Conhecer os costumes e tradições dos locais a visitar, os comportamentos a adotar e a evitar: nalguns locais pode não ser permitido usar flash ou o tripé ou até fazer fotos.
E decidir da segurança do equipamento: até que ponto é perigoso sair à noite (ou em determinados locais) com a máquina fotográfica…
Atender às previsões meteorológicas. De ter um tempo de chuva ou de sol, dependerá uma série de decisões.
- Escolher o equipamento a levar (e onde o levar).
Possuindo várias — por quais máquina(s) fotográfica(s) optar? basta uma compacta de bolso, para simples registos? E a(s) objetiva(s)?
O tripé também vai ou é muito pesado ou para as fotos previsíveis basta apenas um monopé? Ou o tripé pode ser perfeitamente substituído por um bean bag (se não sabe o que é isso… já aqui tentei explicar o que é, para que serve e como se pode fazer um)? Pode pôr-se a hipótese de substituir o tripé por engenhocas como um pedaço de corda (um dia destes, explicarei como fazer um “tripé” desses).
E o(s) flash(es) (como/onde o(s) transportar)? E as baterias e carregador(es) respetivo(s)?…
E os cartões?… O espaço necessário para guardar as fotos (e, portanto, o maior ou menor número de cartões) varia em função de vários fatores:
se se vai fotografar em jpg ou em raw (as imagens ocupam bastante menos espaço, na primeira hipótese);
se se leva modo de descarregar e fazer cópia de segurança (precisará de um computador?) — uma precaução a não descurar sobretudo quando se vai a sítios onde, presumivelmente, se não voltará;…
Dependente das respostas anteriores (bem como do meio utilizado para a viagem: de carro próprio? de avião?) está a escolha do saco/mochila (que deverá, em todos os casos, ser discreta para não atrair as atenções de “amigos do alheio”).
Já agora… vai alugar carro? não será melhor fazer a reserva antecipadamente?
- A luz é um “segredo” maior de qualquer fotografia.
A luz pode fazer ou desfazer uma fotografia.

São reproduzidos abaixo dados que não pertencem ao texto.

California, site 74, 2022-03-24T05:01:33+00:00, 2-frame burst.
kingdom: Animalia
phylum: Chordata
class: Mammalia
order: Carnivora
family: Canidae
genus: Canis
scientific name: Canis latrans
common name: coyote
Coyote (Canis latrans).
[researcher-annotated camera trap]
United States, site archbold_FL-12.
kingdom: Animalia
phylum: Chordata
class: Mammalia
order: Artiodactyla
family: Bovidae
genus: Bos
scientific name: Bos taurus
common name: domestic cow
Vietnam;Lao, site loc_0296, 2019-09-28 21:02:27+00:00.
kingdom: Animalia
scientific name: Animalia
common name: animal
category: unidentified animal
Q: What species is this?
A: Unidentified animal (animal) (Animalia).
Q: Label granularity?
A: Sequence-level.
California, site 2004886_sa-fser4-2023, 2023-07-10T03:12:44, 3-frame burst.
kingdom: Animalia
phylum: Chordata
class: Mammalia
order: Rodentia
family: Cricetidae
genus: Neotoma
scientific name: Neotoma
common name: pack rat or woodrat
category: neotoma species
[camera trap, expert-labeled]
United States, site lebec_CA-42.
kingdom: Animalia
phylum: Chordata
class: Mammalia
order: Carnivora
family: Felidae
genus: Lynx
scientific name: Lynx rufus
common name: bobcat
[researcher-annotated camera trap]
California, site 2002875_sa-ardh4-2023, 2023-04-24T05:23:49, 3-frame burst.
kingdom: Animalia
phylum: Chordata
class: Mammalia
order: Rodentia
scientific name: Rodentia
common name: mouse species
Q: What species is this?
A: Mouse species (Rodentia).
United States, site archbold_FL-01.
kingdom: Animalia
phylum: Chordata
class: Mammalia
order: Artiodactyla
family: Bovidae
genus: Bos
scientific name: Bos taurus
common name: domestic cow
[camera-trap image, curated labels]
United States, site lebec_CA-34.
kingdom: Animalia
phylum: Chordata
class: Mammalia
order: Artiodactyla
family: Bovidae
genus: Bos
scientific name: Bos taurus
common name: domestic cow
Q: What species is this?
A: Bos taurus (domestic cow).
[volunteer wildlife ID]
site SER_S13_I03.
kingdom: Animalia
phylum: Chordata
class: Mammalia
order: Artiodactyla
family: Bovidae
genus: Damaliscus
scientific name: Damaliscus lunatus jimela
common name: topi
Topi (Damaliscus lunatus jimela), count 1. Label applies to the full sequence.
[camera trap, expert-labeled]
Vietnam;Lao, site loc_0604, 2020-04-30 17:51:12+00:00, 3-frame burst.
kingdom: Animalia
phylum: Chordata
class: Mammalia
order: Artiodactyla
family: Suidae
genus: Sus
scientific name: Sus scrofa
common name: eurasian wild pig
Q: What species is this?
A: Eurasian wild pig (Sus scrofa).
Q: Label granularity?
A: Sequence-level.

Fotografar é escrever com luz; mas nem toda a luz é boa para uma boa escrita. Daí, a necessidade de fazer uma lista prévia com os locais e a hora certos para carregar no botão da máquina; a melhor hora e sítio a partir do qual fotografar o tal monumento ou paisagem…
Em fotografia de exterior, a luz ideal não é a do intervalo entre as 12 e as 14 horas, quando o contraste entre luz e sombra ultrapassa as capacidades do sensor de qualquer máquina fotográfica; a melhor luz é a que chega pela manhã ou ao entardecer: a hora dourada dos 45 minutos anteriores ao pôr do sol ou os posteriores ao nascer do mesmo. A hora da luz difusa, quente, e das sombras suaves; da ausência dos grandes contrastes.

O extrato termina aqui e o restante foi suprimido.